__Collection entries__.

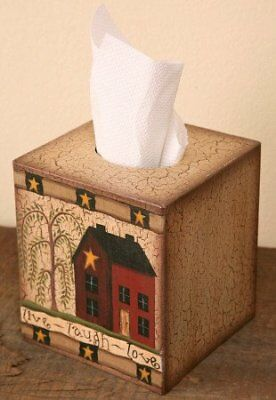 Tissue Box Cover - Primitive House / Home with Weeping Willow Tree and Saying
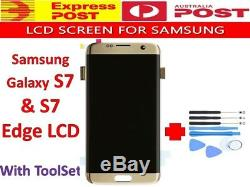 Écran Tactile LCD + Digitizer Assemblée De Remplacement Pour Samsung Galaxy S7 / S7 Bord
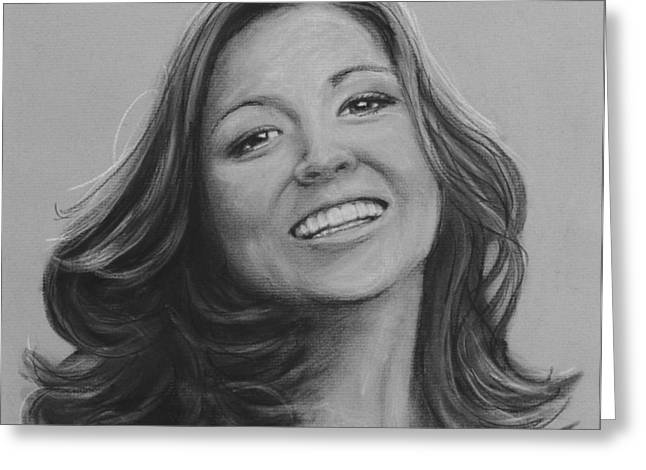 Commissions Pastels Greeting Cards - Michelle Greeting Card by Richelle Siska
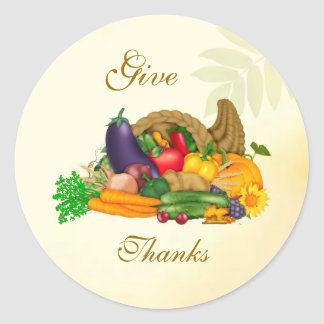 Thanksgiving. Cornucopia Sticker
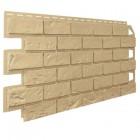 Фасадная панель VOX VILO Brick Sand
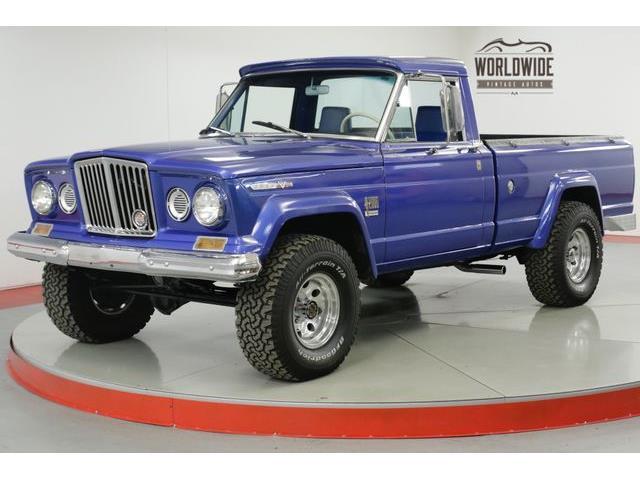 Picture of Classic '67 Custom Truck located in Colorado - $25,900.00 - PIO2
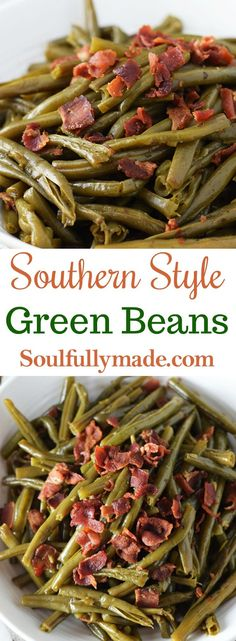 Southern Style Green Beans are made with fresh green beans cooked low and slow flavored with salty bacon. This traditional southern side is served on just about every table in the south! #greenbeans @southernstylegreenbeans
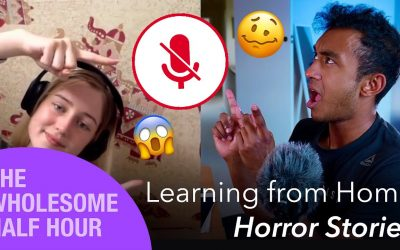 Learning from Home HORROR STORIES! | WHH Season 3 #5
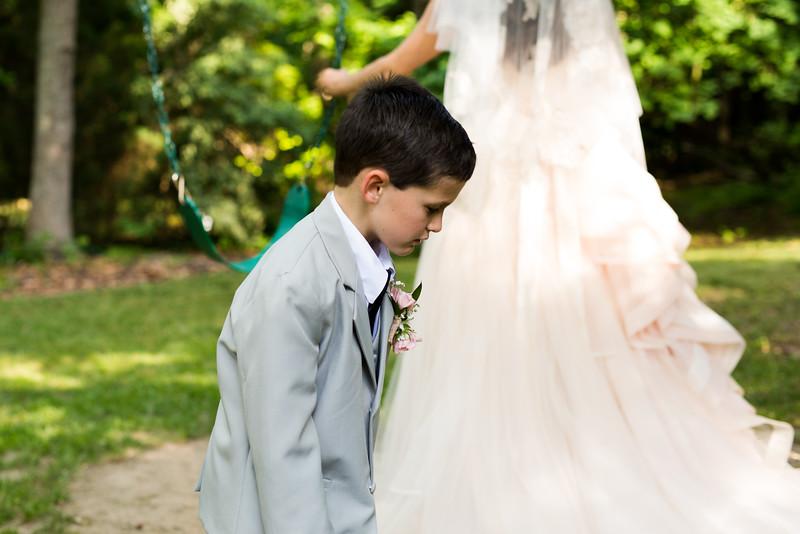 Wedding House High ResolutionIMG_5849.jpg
* * *
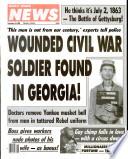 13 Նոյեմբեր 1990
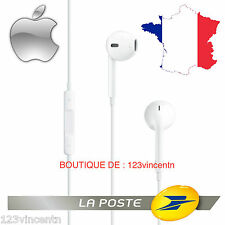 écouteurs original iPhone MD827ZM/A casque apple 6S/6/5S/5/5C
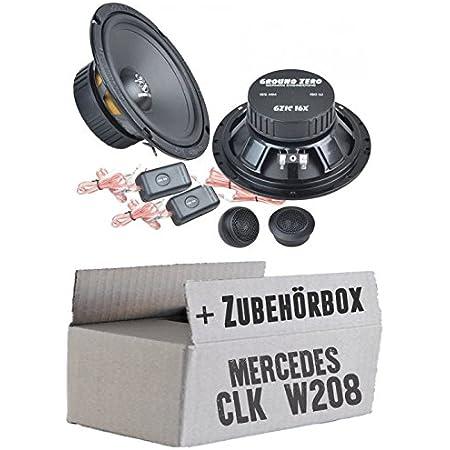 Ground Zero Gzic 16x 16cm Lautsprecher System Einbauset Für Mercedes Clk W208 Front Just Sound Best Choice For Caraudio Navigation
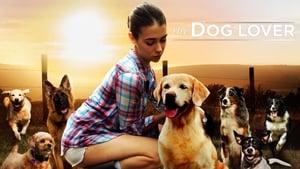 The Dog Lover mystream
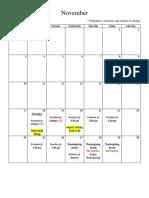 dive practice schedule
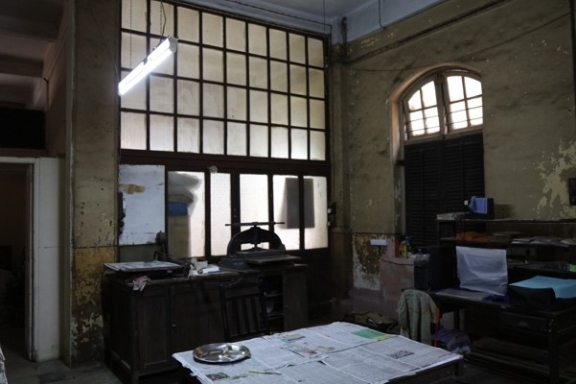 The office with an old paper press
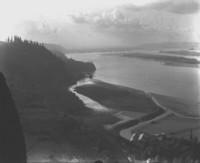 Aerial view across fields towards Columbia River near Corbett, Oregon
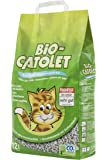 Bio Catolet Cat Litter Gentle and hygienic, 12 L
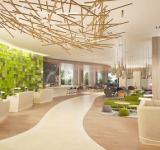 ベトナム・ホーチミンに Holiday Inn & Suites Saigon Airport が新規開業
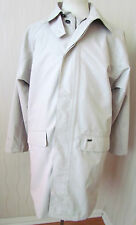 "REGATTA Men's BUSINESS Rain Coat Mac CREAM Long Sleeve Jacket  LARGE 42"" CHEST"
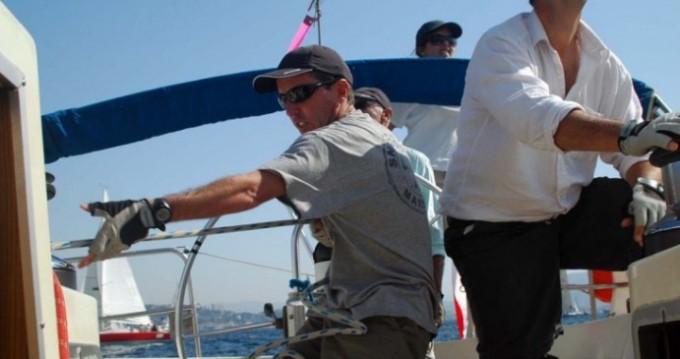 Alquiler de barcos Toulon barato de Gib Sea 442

__DIRECTIONS FOR THIS TASK__.
Above are some entries; copy exactly the lines from the line with "Écran Tactile LCD" through the line with "Picture of Classic", both included, but none of the pictures.

__WRITTEN RESPONSE__.
 Écran Tactile LCD + Digitizer Assemblée De Remplacement Pour Samsung Galaxy S7 / S7 Bord
 Commissions Pastels Greeting Cards - Michelle Greeting Card by Richelle Siska
 Thanksgiving. Cornucopia Sticker
 Фасадная панель VOX VILO Brick Sand
 Picture of Classic '67 Custom Truck located in Colorado - $25,900.00 - PIO2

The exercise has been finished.